_Selected extract_
In contrast, the last piece to be mentioned here makes an abundant use of theoretical concepts, and is possibly the most exciting one in the volume. In it, Veronika Zangl discusses the nature of survivor narratives and problems of Holocaust representation. The author argues that the Holocaust narratives, to a large degree, are influenced by surrounding social structures. Holocaust survivors, like all narrators, relate to existing narrative frames in formulating their individual narratives. What makes a narrative an individual one is the specific way in which the material is arranged. According to Zangl, Holocaust testimonies are a narrated entity, but at the same time they represent a narrative void. Existing language is not capable of capturing the horror of one's experience, and words are pushed to the edge of their possibilities, and become comical. Before the Holocaust, meta-narratives steered individual and collective narratives. If old narratives failed to do justice to fundamental changes in society and individual life, new "great stories" (such as the Odyssey) emerged. Referring to Jean-François Lyotard and Walter Benjamin, Zangl argues that the time of "great stories" had passed in the high modern era, at least before the outbreak of World War II. Hence, the survivors' failure to describe the Holocaust "adequately" appears to have two causes: the nature of event itself, and the specifics of narrative framework conditions. At the same time, the Holocaust can be depicted by the eyewitness on the poetic level: it can be narrated, but not described.

_Available data_
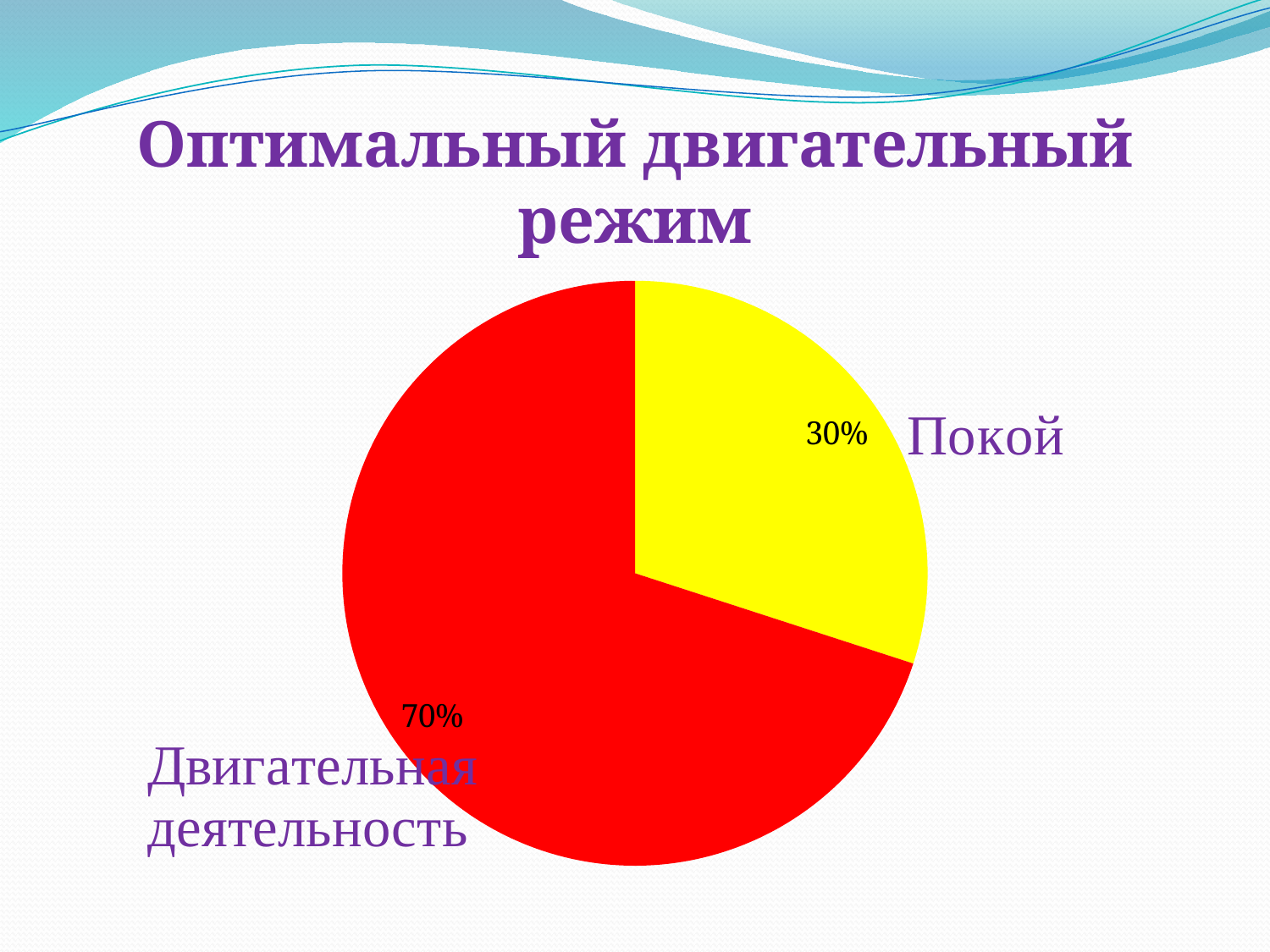
What is the difference between the values for Двигательная деятельность and Покой? 40% Which slice is the smallest? Покой Which is larger, Покой or Двигательная деятельность? Двигательная деятельность What is the title of the slide? Оптимальный двигательный режим What colour is the slice for Покой? yellow What share of the pie does Покой take? 30% How many slices does the pie chart have? 2 What is the value for Двигательная деятельность? 70% What is the value for Покой? 30% Which slice is the largest? Двигательная деятельность What kind of chart is shown on the slide? pie chart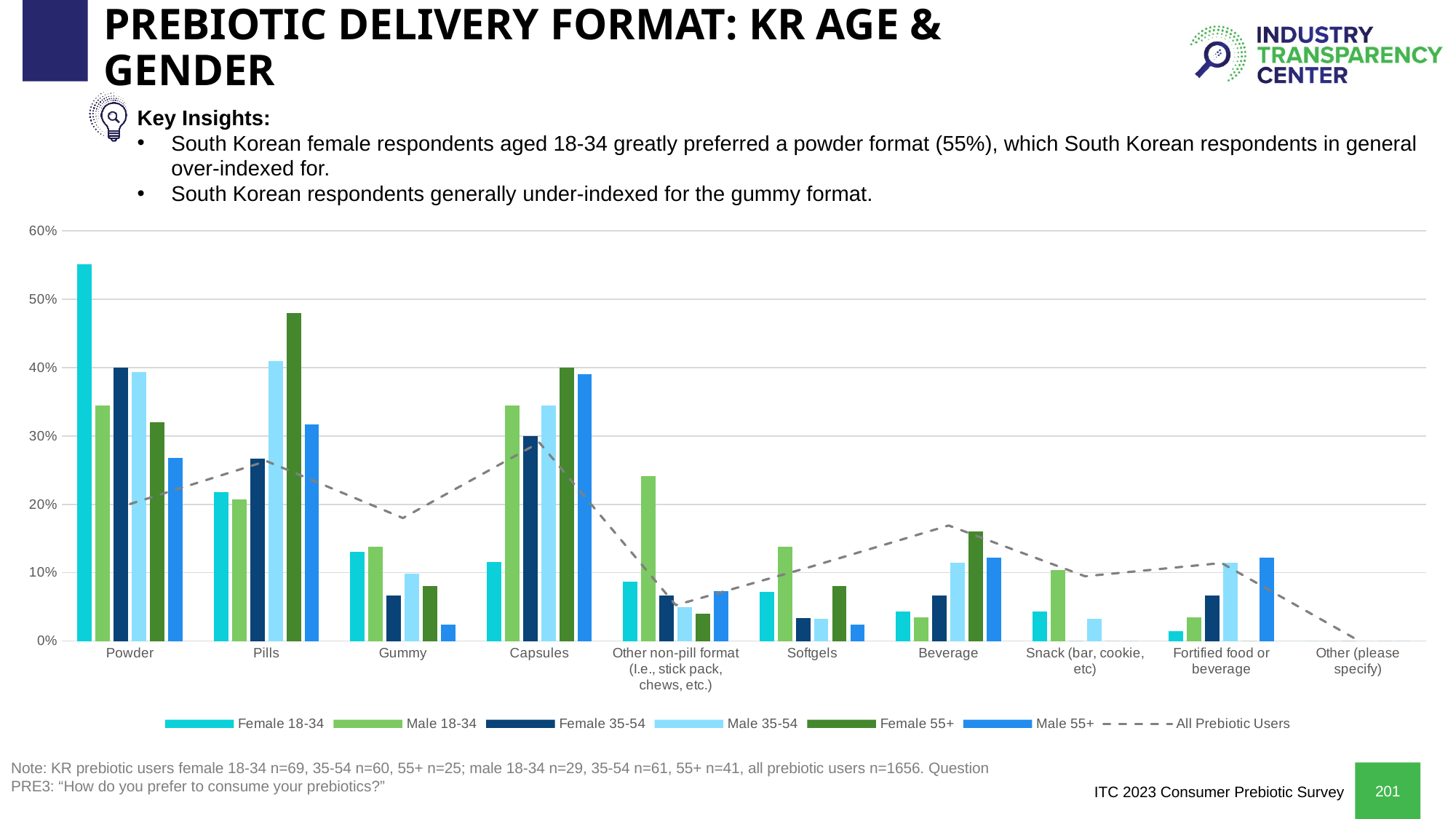
In the Pills category, which is larger: Female 55+ or Male 55+? Female 55+ Does the All Prebiotic Users line rise or fall from Pills to Gummy? fall What does the dashed grey line represent? All Prebiotic Users Which category has the highest Female 18-34 bar? Powder Is the value for Female 55+ in the Pills category greater or less than 40%? greater In the Capsules category, which is larger: Male 18-34 or Female 35-54? Male 18-34 Is the value for Male 55+ in the Gummy category greater or less than 10%? less Is the value for Female 18-34 in the Powder category greater or less than 50%? greater How many series does the legend list? 7 What kind of chart is shown on the slide? combination bar and line chart How many delivery format categories are shown on the x axis? 10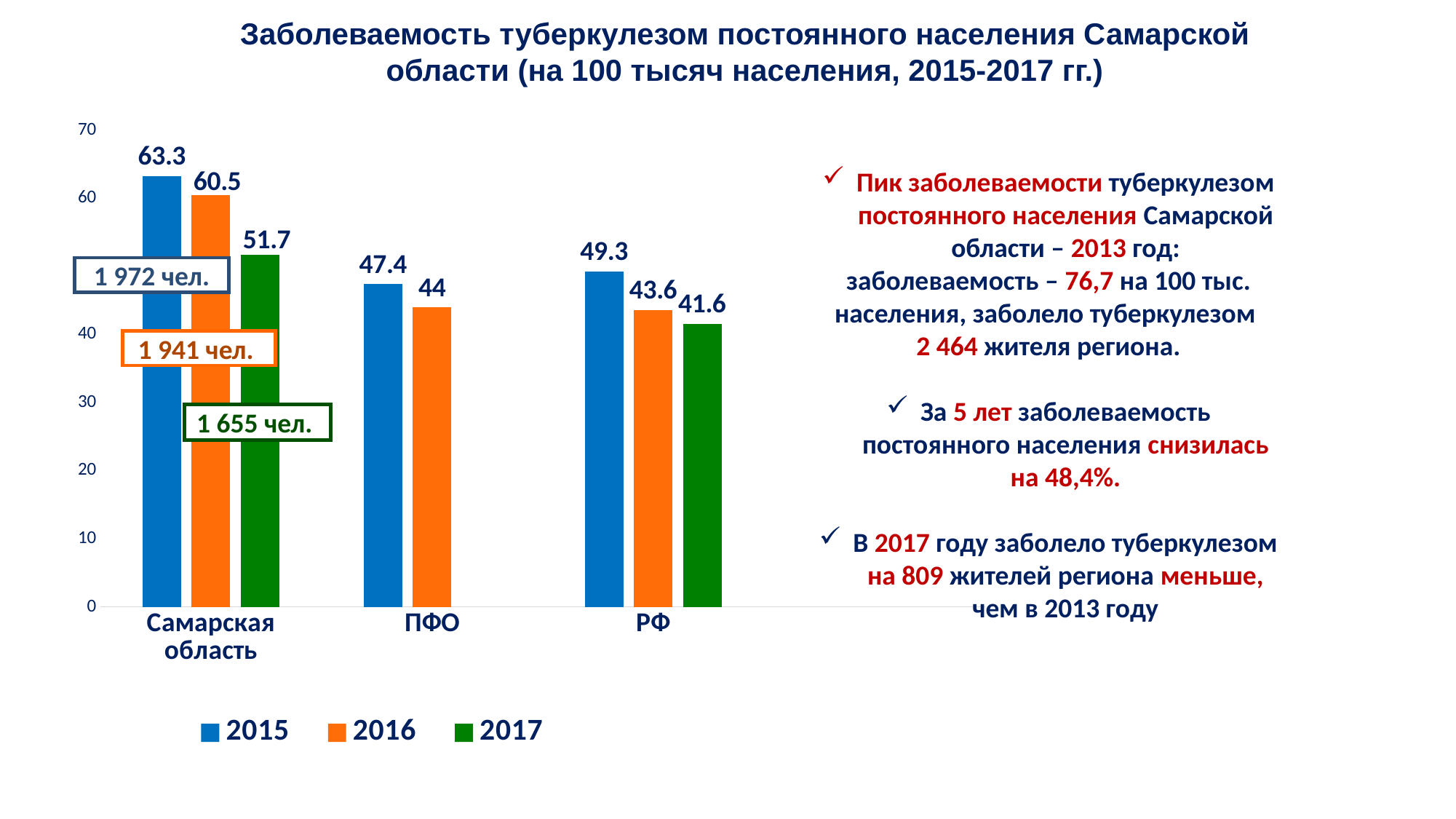
What is the 2016 value for ПФО? 44 What is the 2015 value for Самарская область? 63.3 How many series does the legend list? 3 Which category has the highest 2015 value? Самарская область What kind of chart is shown on the slide? bar chart Is the 2016 value for Самарская область greater or less than 60? greater Which category has the lowest 2016 value? РФ What is the 2017 value for РФ? 41.6 Do the values for РФ rise or fall from 2015 to 2017? fall How many categories are shown on the x axis? 3 What is the difference between the 2015 and 2017 values for Самарская область? 11.6 Which is larger: the 2015 value for ПФО or the 2015 value for РФ? РФ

_Instruction_
Can you rewrite the paragraph of the Holocaust narratives excerpt that begins "In contrast, the last piece" as a short list that keeps its main facts? The data plays no part in this work.

_Solution_
- Veronika Zangl's piece, the last discussed, uses theoretical concepts heavily and is possibly the most exciting in the volume.
- Holocaust survivor narratives are shaped largely by surrounding social structures. Survivors draw on existing narrative frames, and what makes a narrative individual is how its material is arranged.
- Testimonies are a narrated entity and a narrative void at once: language cannot capture the horror, and words pushed to their limits become comical.
- Before the Holocaust, meta-narratives guided individual and collective stories, and new "great stories" arose when old ones failed. Drawing on Lyotard and Benjamin, Zangl holds that this era had passed in high modernity, before World War II.
- The survivors' failure to describe the Holocaust "adequately" has two causes: the nature of the event and the conditions of the narrative framework.
- The eyewitness can still depict the Holocaust poetically: it can be narrated, but not described.